In: Accounting
Lane Company manufactures a single product that requires a great deal of hand labor. Overhead cost is applied on the basis of standard direct labor-hours. Variable manufacturing overhead should be $4.40 per standard direct labor-hour and fixed manufacturing overhead should be $1,764,000 per year. |
The company’s product requires 4 pounds of material that has a standard cost of $9.00 per pound and 1.5 hours of direct labor time that has a standard rate of $13.20 per hour. |
The company planned to operate at a denominator activity level of 210,000 direct labor-hours and to produce 140,000 units of product during the most recent year. Actual activity and costs for the year were as follows: |
Number of units produced | 168,000 |
Actual direct labor-hours worked | 273,000 |
Actual variable manufacturing overhead cost incurred | $ 709,800 |
Actual fixed manufacturing overhead cost incurred | $ 1,911,000 |
Required: | |
1. |
Compute the predetermined overhead rate for the year.
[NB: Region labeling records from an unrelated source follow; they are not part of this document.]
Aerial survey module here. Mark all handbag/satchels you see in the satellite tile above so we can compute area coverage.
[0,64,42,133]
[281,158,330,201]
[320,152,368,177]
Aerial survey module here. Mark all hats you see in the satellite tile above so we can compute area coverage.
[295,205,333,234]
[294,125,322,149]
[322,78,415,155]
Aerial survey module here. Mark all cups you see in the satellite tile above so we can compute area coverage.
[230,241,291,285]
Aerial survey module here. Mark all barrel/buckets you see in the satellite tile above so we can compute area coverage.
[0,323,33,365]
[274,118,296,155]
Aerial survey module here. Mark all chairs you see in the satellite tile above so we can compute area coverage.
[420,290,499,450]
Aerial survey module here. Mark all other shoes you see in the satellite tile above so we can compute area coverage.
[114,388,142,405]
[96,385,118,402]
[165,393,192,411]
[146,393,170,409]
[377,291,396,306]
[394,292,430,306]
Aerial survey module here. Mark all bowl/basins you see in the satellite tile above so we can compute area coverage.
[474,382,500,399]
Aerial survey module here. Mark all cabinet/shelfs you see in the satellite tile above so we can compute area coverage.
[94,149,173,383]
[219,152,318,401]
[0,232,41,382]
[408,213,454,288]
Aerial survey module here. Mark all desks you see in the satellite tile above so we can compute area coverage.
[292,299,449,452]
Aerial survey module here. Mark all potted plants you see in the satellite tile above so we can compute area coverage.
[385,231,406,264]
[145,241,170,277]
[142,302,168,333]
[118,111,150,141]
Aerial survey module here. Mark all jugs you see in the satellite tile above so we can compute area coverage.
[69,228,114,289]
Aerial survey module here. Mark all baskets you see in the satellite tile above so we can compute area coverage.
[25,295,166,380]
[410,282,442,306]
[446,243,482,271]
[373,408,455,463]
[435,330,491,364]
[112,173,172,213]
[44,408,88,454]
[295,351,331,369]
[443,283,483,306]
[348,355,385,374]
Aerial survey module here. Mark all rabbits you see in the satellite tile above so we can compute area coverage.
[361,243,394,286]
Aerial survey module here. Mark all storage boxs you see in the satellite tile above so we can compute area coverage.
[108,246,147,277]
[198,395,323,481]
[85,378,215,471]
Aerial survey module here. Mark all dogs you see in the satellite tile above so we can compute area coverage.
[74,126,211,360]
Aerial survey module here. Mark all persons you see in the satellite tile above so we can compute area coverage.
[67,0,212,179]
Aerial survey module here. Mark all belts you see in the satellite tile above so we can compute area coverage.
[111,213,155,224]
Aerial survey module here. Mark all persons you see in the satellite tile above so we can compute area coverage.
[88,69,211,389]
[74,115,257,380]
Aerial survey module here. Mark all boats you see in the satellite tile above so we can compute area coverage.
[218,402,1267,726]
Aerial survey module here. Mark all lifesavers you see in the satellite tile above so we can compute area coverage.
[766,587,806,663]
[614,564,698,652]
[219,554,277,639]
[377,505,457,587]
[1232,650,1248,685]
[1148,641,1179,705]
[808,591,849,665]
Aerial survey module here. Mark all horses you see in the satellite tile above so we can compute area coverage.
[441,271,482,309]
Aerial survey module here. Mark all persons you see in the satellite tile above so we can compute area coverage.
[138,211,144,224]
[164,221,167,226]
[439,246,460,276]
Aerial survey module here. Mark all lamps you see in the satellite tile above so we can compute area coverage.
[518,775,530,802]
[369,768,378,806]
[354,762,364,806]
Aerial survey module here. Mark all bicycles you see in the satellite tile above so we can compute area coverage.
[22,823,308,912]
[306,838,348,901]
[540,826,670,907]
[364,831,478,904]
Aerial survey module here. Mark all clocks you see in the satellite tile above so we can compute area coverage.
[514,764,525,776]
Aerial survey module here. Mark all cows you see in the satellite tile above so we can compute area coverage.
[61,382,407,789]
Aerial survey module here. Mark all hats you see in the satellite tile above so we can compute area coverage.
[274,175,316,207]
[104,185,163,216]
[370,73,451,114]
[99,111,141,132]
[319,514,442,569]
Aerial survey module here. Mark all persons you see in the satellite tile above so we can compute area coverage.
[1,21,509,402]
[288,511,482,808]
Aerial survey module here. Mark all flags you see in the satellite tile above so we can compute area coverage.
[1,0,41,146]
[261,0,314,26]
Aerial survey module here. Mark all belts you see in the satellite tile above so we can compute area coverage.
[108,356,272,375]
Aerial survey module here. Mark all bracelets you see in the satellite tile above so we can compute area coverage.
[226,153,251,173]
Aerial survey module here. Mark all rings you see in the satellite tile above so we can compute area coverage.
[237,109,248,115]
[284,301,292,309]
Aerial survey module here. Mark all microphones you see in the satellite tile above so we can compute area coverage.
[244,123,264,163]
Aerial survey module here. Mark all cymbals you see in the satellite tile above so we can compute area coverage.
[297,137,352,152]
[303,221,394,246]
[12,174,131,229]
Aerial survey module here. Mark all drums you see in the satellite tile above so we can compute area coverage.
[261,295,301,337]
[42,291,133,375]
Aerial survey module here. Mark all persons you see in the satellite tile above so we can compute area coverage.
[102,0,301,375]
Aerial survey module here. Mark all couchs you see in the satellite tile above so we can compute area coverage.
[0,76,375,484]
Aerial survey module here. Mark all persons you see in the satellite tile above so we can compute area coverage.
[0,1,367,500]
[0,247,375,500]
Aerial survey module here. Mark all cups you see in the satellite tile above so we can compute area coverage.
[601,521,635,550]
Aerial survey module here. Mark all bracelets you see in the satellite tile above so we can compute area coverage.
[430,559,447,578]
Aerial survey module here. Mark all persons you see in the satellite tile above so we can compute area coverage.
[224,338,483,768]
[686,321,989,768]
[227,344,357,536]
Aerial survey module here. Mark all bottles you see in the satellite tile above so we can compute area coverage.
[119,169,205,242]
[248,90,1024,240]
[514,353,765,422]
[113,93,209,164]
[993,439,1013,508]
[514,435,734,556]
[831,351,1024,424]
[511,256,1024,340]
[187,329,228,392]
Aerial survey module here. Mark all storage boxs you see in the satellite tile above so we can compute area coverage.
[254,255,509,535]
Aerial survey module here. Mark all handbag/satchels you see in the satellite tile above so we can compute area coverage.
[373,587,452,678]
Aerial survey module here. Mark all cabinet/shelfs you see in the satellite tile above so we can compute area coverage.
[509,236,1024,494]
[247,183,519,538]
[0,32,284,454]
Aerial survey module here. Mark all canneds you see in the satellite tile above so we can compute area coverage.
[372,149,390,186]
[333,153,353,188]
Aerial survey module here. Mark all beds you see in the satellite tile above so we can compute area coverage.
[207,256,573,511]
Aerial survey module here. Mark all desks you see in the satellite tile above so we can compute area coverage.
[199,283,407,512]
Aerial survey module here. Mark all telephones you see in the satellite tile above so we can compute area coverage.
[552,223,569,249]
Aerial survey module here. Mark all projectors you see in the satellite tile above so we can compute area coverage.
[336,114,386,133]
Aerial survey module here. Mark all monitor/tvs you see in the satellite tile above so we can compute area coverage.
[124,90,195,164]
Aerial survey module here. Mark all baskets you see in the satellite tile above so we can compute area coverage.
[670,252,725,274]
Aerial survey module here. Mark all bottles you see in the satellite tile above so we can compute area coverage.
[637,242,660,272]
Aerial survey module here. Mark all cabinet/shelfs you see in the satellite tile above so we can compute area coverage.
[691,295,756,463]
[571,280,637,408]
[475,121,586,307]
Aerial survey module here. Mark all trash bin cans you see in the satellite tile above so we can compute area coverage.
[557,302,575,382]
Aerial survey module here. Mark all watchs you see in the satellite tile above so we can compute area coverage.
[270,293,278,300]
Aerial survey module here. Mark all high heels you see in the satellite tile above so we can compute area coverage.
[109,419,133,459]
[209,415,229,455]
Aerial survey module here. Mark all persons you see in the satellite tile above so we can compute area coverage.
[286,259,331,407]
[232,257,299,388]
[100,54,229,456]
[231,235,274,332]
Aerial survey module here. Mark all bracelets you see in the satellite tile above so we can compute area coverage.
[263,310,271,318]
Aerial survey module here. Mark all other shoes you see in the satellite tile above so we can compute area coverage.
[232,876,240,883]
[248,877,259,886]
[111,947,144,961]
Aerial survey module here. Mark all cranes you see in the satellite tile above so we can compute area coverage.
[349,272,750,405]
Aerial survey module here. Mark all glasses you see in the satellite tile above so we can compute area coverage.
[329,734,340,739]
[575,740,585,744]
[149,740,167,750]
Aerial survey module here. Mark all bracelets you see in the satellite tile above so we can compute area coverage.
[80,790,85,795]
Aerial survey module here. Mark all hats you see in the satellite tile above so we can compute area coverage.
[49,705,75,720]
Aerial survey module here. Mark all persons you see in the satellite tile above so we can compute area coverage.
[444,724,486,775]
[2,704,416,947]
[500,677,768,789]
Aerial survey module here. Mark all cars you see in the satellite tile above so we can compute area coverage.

Break the rate down into variable and fixed elements. (Round your answers to 2 decimal places.) |
2. |
Prepare a standard cost card for the company’s product. (Round your answers to 2 decimal places.) |
3a. | Compute the standard direct labor-hours allowed for the year’s production. |
3b. |
Complete the following Manufacturing Overhead T-account for the year: |
4. |
Determine the reason for the underapplied or overapplied overhead from (3) above by computing the variable overhead rate and efficiency variances and the fixed overhead budget and volume variances. (Indicate the effect of each variance by selecting "F" for favorable, "U" for unfavorable, and "None" for no effect (i.e., zero variance).) |
SOLUTION
1. Predetermined Overhead Rate = (Variable overhead rate + (Budgeted Fixed Overhead/Estimated Direct Labor hour))
Predetermined Overhead Rate = ($4.40 + (1,764,000/210,000))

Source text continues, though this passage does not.